Former mayor files criminal defamation charges against journalists

May 22, 2001

President Vicente Fox Quesada
President of Mexico
Los Pinos
Mexico City, Mexico

VIA FACSIMILE: 011-52-5-516-5762

Your Excellency,

The Committee to Protect Journalists (CPJ), a nonpartisan organization dedicated to the defense of press freedom around the world, is writing to protest criminal defamation charges filed against Carolina Pavón, a reporter with the Mexico City daily REFORMA, and Alejandro Junco de la Vega, president and publisher of the paper.

Former Mexico City mayor Rosario Robles Berlanga brought the charges over an April 12 cover story in which Pavón reported on official allegations that almost 10 percent of her administration’s 2000 budget had gone missing.

The allegations were originally made in a report from the Comptroller General’s Office of Mexico City, which found that nearly six billion Mexican pesos (US$650 million) were unaccounted for in last year’s budget.

Robles does not reject the allegations, but contends that she had no knowledge of the alleged malfeasance and therefore cannot be held responsible.

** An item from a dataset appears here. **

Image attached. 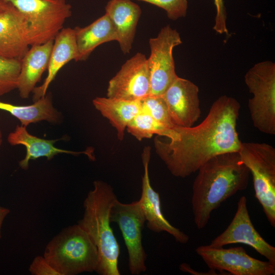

On April 16, Robles, who was mayor of Mexico City until December 2000, filed a criminal defamation complaint against Pavón and Junco de la Vega before Federal District attorney general Bernardo Bátiz.

REFORMA‘s manager of legal affairs, Eugenio Herrera Terrazas, told CPJ that the suit is based on Article 350 of the Federal District’s Penal Code. If convicted, Pavón and Junco de la Vega could be jailed for up to two years.

We find it outrageous that Robles should make a criminal matter of her objections to a factual report on a matter of obvious public interest. CPJ believes that no journalist should ever be jailed for his or her work. Freedom of expression is guaranteed to all Mexicans under Article 6 of the Constitution; in our view, Mexico’s criminal defamation laws violate this basic right.

It is especially vital that defamation not be a criminal offense in cases involving government officials, who must be subject to scrutiny and criticism from the citizens they serve. The Inter-American Commission on Human Rights of the Organization of American States shares this view. In its Declaration of Principles on Freedom of Expression, the commission states that, “The protection of a person’s reputation should only be guaranteed through civil sanctions in those cases in which the person offended is a public official, a public person or a private person who has voluntarily become involved in matters of public interest.”

We urge Your Excellency to take all lawful measures within your power to ensure that the charges against Carolina Pavón and Alejandro Junco de la Vega are dropped, and that in future, no Mexican journalist has cause to fear criminal prosecution for doing his or her professional duty.